─── Supplied data ───

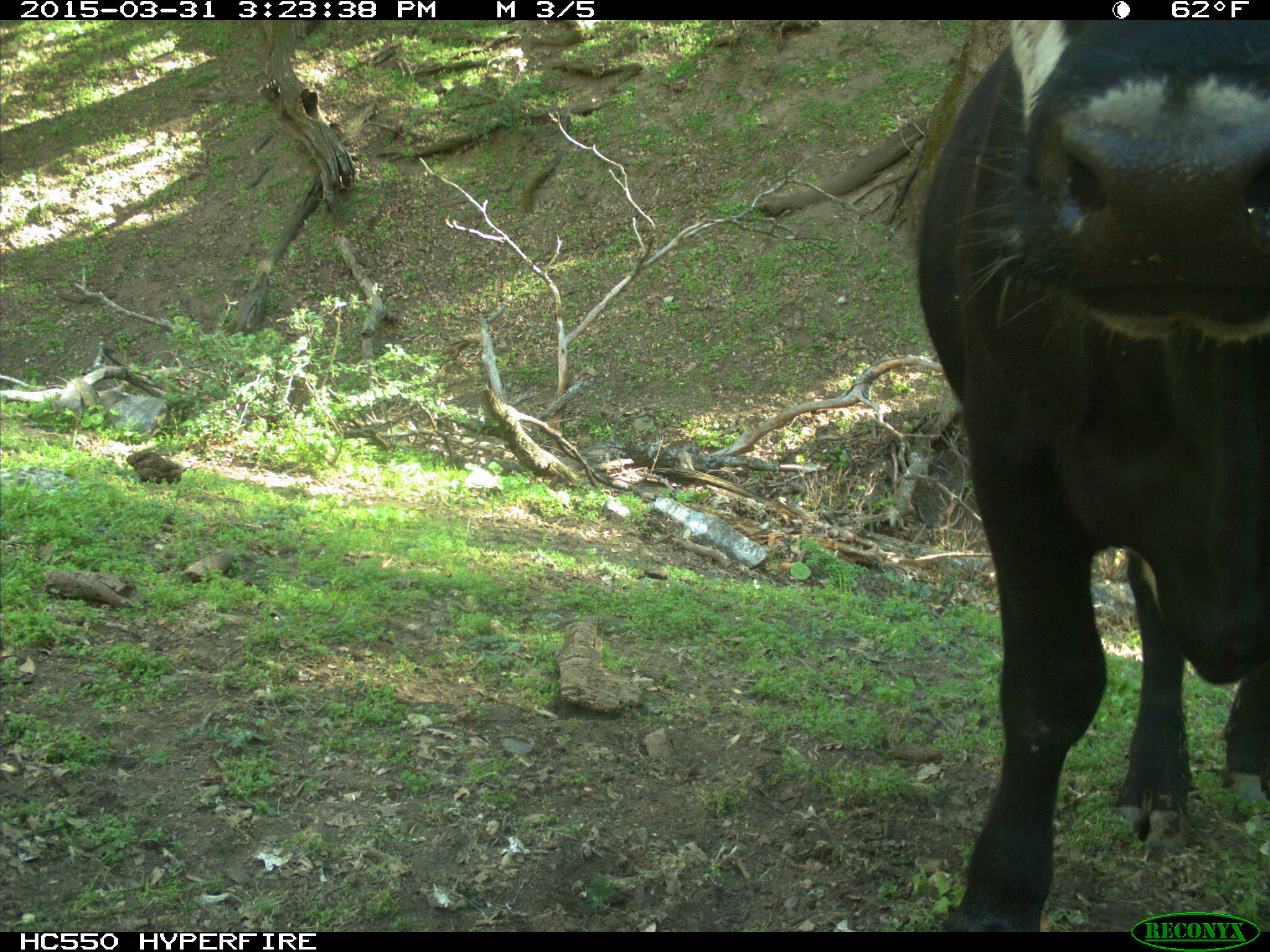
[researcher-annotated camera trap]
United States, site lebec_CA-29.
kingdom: Animalia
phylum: Chordata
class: Mammalia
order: Artiodactyla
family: Bovidae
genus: Bos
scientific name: Bos taurus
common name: domestic cow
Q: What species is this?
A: Bos taurus (domestic cow).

───

§ What to work on
The lines to output run from the one containing "family: Bovidae" through the last line of the records above; repeat them exactly and nothing more.

§ Result of the exercise
family: Bovidae
genus: Bos
scientific name: Bos taurus
common name: domestic cow
Q: What species is this?
A: Bos taurus (domestic cow).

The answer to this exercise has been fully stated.